By Abraham Kim, AuntMinnie.com staff writer

July 12, 2018 -- A few annual rounds of negative CT screening exams might not be enough to rule out lung cancer in the long term, according to an article published online July 10 in Radiology. A group from Canada found a high incidence of early-stage cancer in high-risk individuals several years after the conclusion of initial screening.

The researchers found a high prevalence of cancer in high-risk smokers who had participated in a major CT screening study -- years after the study concluded. The results indicate that lung cancer screening programs may need to continue screening for longer periods than were used in research studies demonstrating lung screening's value, according to first author Dr. John Kavanagh from University Health Network in Toronto.

"The most convincing evidence regarding the utility of CT lung cancer screening stems from research studies such as the National Lung Screening Trial, which offered three rounds of screening over two years and had a defined end point," Kavanagh told AuntMinnie.com.

To address whether the risk of developing lung cancer decreases after several rounds of negative screens, Kavanagh and colleagues contacted 327 participants in the International Early Lung Cancer Action Program (I-ELCAP) who had negative initial screening results. The researchers extended follow-up CT screening to these individuals after confirming they were at high risk of lung cancer based on a risk assessment model that accounted for age, smoking history, body mass index, and number of years since smoking cessation, among other factors.

On average, the individuals' risk of developing lung cancer within six years was 5.6%. The median time since their most recent screening exam was seven years, with a range of five to 10 years.

Among the 327 people contacted, 35 had a recent diagnosis of lung cancer and 19 had died of lung cancer. Of those who were able to undergo follow-up CT screening, 14 turned out to have lung cancer and six agreed to undergo surveillance imaging for suspicious findings.

In total, the prevalence of new diagnoses of lung cancer in individuals who had negative findings on initial CT screening at a median of seven years prior was 20.8% (68 out of 327 contacted).
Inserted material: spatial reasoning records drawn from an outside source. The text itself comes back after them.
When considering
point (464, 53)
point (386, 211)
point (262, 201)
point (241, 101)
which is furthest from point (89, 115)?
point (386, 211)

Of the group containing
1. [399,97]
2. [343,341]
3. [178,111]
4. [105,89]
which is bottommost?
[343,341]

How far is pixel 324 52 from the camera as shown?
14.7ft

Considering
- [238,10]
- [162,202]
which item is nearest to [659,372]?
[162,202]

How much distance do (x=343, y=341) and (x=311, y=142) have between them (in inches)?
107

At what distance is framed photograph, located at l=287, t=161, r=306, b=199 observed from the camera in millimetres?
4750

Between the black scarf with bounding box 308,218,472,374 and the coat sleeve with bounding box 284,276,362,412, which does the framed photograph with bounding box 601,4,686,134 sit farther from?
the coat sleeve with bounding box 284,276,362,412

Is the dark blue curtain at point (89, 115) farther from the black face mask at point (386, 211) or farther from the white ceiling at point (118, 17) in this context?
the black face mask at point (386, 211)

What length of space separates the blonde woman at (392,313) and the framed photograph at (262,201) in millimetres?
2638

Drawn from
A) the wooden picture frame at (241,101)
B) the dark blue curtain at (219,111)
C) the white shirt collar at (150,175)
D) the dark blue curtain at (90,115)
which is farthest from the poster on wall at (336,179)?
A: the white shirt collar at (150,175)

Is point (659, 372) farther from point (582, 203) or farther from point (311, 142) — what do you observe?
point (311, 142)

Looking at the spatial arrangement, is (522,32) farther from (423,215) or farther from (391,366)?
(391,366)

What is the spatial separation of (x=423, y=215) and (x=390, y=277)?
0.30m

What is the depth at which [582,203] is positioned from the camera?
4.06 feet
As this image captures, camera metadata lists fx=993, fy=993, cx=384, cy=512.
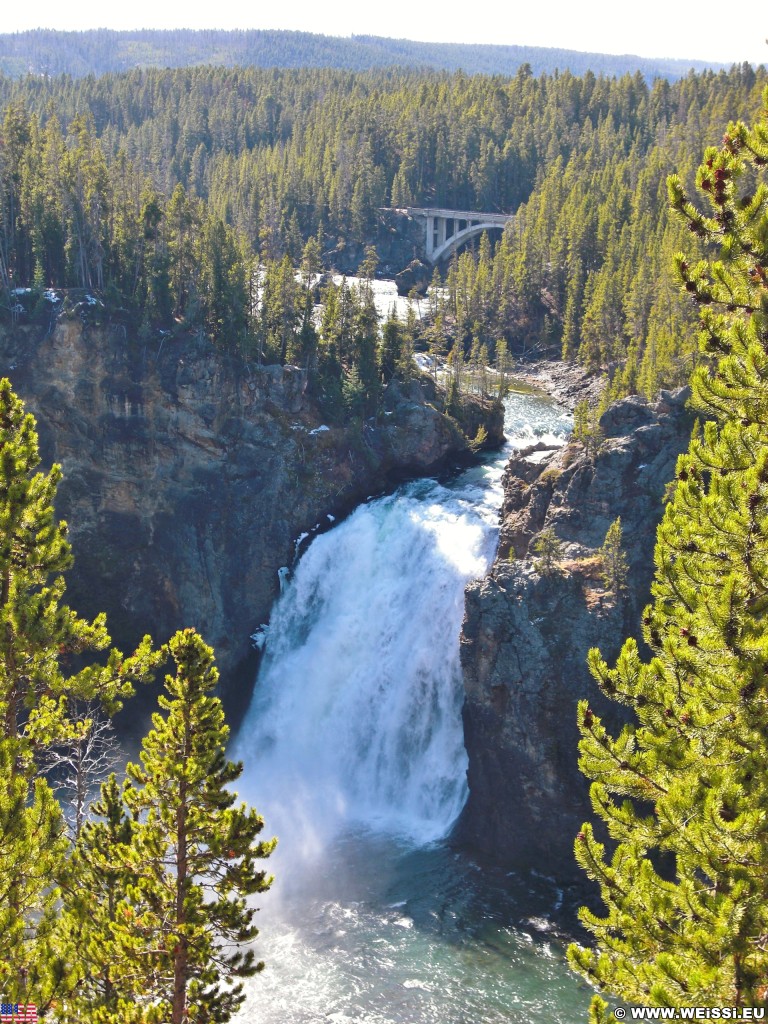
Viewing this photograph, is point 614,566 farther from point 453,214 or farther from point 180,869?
point 453,214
The lung cancer detection rate for follow-up CT screening was 7% (14 out of 200 screened).

"The results of the study by Kavanagh et al strongly suggest that many patients at the highest levels of risk for lung cancer would benefit from screening well beyond three annual rounds," wrote Dr. William Black from Dartmouth-Hitchcock Medical Center in an accompanying editorial. "However, the net benefit of screening will not always increase with risk because net benefit declines with decreasing life expectancy and increasing morbidity."

The population of this prospective study was at particularly high risk of developing lung cancer because of their older age (74 years compared with 61 years in the National Lung Screening Trial) and more extensive smoking histories, the authors noted.

"In future screening populations, a negative baseline screening examination may be used in combination with risk models to identify a group of low-risk individuals to be screened at longer intervals," they wrote. "The definition of the optimum screening interval may be different for various groups of individuals and will be the subject of future studies."